§ EXTRACT TO READ:
# # # #
Froma Harrop - What makes a heavy drinker?

There's been a significant rise in "heavy drinking" among Americans, according to a new study out of the University of Washington.

But what do these researchers mean by "heavy drinking"? wine lovers must ask. For a woman, heavy drinking is defined as more than one glass of wine a day. For men, it's more than two. Other definitions of heavy drinking use similar measures. But hmm.

I'm often a heavy drinker by these lights, but not by my lights. Many days, I'll have two glasses of wine. Occasionally, I'll have three. I don't think that's a big deal, and I don't see myself in any kind of denial.

Is the Frenchwoman who takes a glass of rose with lunch and a cabernet at dinner a "heavy drinker"? And if she should add an aperitif before dinner and a dash of cognac when the meal ends two hours later — that is, consume four alcoholic beverages in the course of 24 hours — does that make her a "binge drinker," as many would define her?

Even doctors pointing to the cardiac benefits of moderate consumption urge people to not start drinking for health reasons. Well, why not, unless the person is addicted to alcohol?

Other healthy adults should be able to split a bottle of wine with a friend without being told they are headed to the gutter. Somewhere in our society's gut lives the notion of alcohol as inherently evil.

When experts talk about the one-drink-a-day limit for a woman, they ignore vast differences in the sizes, ages and health conditions of the sisterhood's members.

"I can't drink anything," my 90-year-old aunt Shirley told me during a recent dinner out, "but would you like another glass of white?"

Aunt Shirley has only 102 pounds on her but a ton of wisdom.
# # # #
§ STORED DATA:
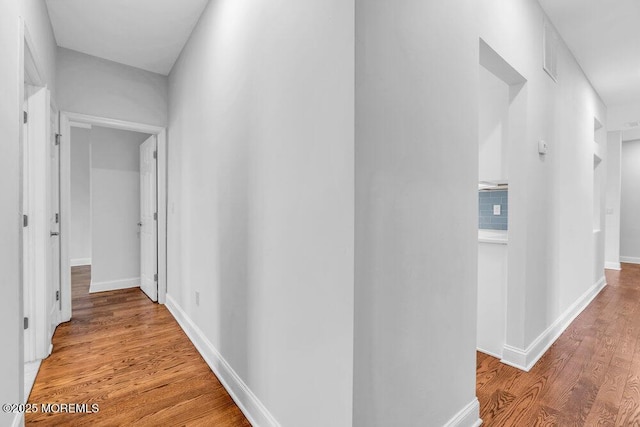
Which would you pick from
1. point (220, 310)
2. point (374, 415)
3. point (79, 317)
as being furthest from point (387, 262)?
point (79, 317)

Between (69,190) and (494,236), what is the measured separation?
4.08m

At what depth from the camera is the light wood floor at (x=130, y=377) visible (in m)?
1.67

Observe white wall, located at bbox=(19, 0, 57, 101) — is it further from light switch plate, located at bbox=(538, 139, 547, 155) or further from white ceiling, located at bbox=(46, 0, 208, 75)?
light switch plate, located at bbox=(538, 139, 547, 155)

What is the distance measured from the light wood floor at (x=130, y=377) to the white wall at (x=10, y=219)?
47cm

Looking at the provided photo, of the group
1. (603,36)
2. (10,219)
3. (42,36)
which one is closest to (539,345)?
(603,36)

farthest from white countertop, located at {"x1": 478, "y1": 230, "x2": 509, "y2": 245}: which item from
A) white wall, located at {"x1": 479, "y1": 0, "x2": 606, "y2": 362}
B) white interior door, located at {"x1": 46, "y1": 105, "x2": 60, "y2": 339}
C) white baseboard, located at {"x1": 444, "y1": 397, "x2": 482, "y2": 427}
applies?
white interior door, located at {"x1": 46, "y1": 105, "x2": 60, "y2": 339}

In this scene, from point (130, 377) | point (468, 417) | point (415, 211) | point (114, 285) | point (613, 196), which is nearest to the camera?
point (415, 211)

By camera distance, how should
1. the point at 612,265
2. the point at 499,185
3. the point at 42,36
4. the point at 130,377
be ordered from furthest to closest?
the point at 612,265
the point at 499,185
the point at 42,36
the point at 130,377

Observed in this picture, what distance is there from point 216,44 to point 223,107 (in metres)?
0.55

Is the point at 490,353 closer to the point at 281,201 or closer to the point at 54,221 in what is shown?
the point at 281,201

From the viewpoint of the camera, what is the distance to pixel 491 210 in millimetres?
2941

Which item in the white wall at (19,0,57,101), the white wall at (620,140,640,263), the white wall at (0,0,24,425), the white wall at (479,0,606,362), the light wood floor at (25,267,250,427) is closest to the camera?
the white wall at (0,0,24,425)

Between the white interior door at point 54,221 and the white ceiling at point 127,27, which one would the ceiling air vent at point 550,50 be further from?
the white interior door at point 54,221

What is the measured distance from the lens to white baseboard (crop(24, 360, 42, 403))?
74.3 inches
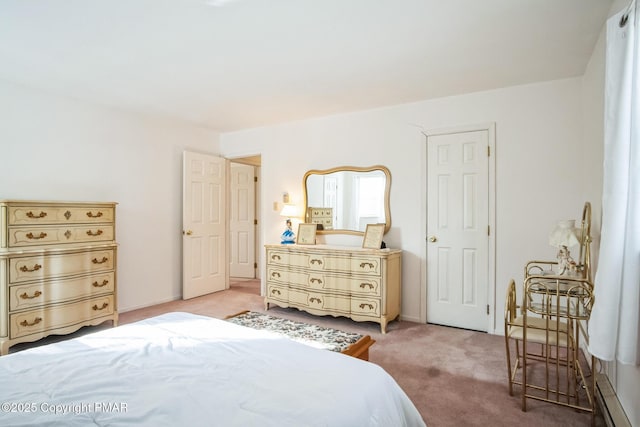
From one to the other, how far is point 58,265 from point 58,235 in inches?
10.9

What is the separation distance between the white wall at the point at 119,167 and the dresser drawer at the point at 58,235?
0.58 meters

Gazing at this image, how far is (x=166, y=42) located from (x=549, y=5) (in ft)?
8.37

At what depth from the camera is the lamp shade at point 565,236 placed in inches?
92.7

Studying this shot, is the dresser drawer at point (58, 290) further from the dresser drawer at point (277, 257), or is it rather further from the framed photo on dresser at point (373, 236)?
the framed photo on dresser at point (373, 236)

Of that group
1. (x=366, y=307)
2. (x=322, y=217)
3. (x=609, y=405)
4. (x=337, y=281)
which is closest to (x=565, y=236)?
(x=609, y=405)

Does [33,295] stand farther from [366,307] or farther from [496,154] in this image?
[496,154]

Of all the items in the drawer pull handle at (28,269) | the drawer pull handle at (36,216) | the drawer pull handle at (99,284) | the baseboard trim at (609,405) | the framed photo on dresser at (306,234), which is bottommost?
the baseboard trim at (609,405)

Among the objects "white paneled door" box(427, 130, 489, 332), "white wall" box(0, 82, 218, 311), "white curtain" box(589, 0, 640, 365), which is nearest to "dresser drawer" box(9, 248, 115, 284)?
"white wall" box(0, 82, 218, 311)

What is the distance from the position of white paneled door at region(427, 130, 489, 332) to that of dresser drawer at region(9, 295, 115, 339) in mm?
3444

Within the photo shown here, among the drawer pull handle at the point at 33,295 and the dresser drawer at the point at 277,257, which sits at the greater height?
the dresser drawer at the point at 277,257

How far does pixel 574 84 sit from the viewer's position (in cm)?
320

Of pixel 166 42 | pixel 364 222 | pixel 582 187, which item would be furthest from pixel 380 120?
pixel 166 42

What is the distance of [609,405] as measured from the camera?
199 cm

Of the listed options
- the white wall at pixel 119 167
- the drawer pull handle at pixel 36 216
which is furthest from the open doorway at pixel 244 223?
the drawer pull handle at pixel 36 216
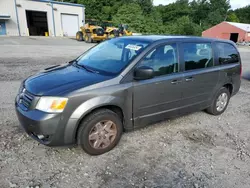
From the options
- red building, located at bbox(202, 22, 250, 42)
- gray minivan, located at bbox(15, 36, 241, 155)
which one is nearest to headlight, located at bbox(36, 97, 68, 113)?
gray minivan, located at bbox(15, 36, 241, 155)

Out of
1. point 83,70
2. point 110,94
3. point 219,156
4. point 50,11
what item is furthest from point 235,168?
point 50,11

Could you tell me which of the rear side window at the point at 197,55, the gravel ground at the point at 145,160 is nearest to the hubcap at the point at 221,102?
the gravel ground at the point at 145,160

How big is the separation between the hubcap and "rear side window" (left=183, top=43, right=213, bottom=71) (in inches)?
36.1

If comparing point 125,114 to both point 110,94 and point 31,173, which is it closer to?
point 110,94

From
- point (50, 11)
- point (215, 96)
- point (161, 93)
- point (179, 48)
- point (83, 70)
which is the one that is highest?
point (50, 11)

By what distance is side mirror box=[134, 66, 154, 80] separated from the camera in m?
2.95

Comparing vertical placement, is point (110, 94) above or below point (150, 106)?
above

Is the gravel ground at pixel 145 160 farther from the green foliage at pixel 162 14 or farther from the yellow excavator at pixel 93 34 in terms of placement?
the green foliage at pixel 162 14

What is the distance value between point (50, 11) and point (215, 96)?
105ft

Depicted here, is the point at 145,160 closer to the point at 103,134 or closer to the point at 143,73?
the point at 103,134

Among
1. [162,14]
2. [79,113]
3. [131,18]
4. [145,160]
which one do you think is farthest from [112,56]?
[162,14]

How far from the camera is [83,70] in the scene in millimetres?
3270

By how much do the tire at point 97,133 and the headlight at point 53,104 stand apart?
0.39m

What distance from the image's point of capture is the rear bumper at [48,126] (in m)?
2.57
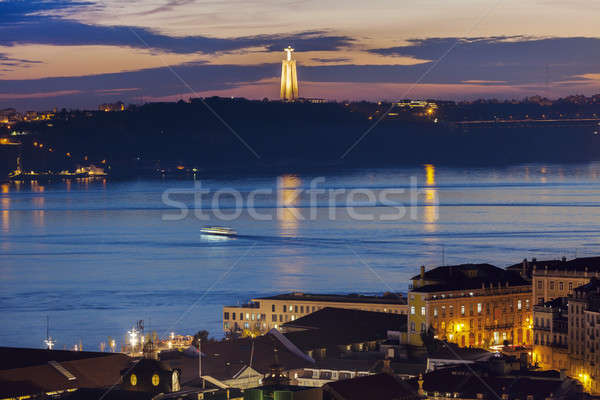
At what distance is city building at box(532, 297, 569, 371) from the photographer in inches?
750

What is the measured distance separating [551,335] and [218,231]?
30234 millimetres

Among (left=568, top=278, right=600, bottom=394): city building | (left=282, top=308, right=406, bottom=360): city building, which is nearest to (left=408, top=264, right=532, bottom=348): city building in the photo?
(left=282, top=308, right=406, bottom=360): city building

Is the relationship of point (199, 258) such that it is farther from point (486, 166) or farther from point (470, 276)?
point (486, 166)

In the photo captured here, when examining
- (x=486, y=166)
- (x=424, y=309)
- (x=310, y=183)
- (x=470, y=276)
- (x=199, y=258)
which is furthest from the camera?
# # # #
§ GIVEN REQUEST: Repeat the column on heavy drinking between "I'm often a" and "kind of denial.", inclusive, swapping "two glasses of wine" for "a single glass of wine". Rely only on the column on heavy drinking, not on the listing.

§ IN RESPONSE:
I'm often a heavy drinker by these lights, but not by my lights. Many days, I'll have a single glass of wine. Occasionally, I'll have three. I don't think that's a big deal, and I don't see myself in any kind of denial.